Let’s face it: Netflix has a Queue capacity of 500 titles for a reason. We browse, we see something interesting, we add it, then it’s promptly forgotten, until eventually the wealth of titles sitting there that we know we’re supposed to be interested in is just too overwhelming. If only there were someone willing to watch all those movies for us, both old and new, and let us know which ones were really worth our time. If only there were someone willing to go… Through the Queue.
This week’s choice: Death Valley (tv series)
What if someone made a tv show where camera crews followed around police officers on duty, and filmed all the crazy situations they got into? No, that’s been done. What if we made it sort of like a humorous thing then, where the cops are people that could never be real officers, who get themselves into outrageous scenarios, created by their own ridiculous identities? No, that’s also been done. Plus, coming from Spider One (Rob Zombie’s little brother) people are going to naturally expect to see some undead. And thus Death Valley was born.
This tv series focuses on the members of the Undead Task Force (UTF) who are nothing but hard working, blue-collar American peace-officers keeping their community safe from werewolves, zombies and vampires. The show’s vehicle is a mockumentary style that takes the action and drama found on COPS and blends it skillfully with the farcical and outrageous a la Reno 911. Though this comedy-horror show only ran for a single season before MTV realized there were no pregnant teenagers anywhere in the plot (so naturally it couldn’t return), Death Valley has all the essential elements of a cult favorite.
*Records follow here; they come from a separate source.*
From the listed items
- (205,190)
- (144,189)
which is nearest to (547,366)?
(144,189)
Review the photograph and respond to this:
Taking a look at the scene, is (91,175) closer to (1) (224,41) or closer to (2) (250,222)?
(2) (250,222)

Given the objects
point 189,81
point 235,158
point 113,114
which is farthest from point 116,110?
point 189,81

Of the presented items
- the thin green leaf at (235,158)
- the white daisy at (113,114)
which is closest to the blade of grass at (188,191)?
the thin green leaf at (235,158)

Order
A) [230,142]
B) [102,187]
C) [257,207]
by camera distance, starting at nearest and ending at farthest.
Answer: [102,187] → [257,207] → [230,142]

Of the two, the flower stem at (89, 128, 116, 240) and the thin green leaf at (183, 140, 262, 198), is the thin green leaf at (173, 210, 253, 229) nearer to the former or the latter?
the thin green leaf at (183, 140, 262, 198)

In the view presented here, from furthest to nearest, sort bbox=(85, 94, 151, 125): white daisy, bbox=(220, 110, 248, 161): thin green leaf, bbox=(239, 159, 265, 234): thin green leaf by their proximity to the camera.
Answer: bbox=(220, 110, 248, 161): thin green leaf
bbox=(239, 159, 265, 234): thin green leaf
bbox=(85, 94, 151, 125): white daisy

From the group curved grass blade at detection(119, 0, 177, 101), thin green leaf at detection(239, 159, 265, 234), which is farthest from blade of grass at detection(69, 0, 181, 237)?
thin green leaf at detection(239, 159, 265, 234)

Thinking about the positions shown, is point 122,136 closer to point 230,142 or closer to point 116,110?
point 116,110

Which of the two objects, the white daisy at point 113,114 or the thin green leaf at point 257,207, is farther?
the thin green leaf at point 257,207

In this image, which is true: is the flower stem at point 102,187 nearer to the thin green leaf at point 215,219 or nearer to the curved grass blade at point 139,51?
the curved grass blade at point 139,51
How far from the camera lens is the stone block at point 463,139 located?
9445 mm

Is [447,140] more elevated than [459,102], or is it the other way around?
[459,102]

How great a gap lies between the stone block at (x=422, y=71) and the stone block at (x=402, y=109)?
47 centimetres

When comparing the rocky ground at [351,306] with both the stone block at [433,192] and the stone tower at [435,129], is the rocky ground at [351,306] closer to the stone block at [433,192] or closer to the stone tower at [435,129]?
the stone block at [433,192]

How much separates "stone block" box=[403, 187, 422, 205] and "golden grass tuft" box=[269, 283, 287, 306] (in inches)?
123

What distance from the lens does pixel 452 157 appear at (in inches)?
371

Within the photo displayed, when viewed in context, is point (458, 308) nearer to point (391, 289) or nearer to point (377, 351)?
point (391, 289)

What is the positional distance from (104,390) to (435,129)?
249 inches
The characters throughout the course of the season develop actual relationships, which cause you to care about the perils they are placed in. There’s a huge amount of attention evident in the details of the world these characters live in, as you follow them through what often start out as daily routines. Whether police are called to break up a zombie fight (like a dog fight, but with the undead), or they are simply making routine checks with all the registered werewolves in the area (to ensure they are chained up during the coming full moon), the show takes every opportunity to make each situation both hilarious and believable.
In the beginning, being so used to cookie cutter stereotypes it’s easy to miss the solid foundations the show later builds upon. Captain Dashell always says the wrong thing at the wrong time, not out of incompetence but out of a weird social awkwardness. Officer Stubeck portrays a family man who doesn’t just play a straight face to his partner Pierce’s juvenile shenanigans, but later works to try to talk vampire prostitutes into a better way of life. Rinaldi and Johnson have their own weird love triangle, while rookie Landry makes newbie mistakes, then works hard to earn her place on the force.
Best of all, it isn’t simply the characters that develop: the clearly well thought out plot develops also. This is no undead version of Lost; you can tell there’s an actual, intended destination. There’s an established connection between zombies and vampires, and the end of the series even throws in a few wild cards to really leave you wanting more. It’s clear that the writers and creators involved in the show had both the talent and intention of making this thing successful. That makes it all the more shameful that, at least at this point, no one else has picked the project up and given it a definite future.
Despite knowing that the days and moments of hilarity are numbered, and that we may never get to see all the ideas here come to fruition, what this show accomplished in just twelve episodes makes it decidedly worth your attention.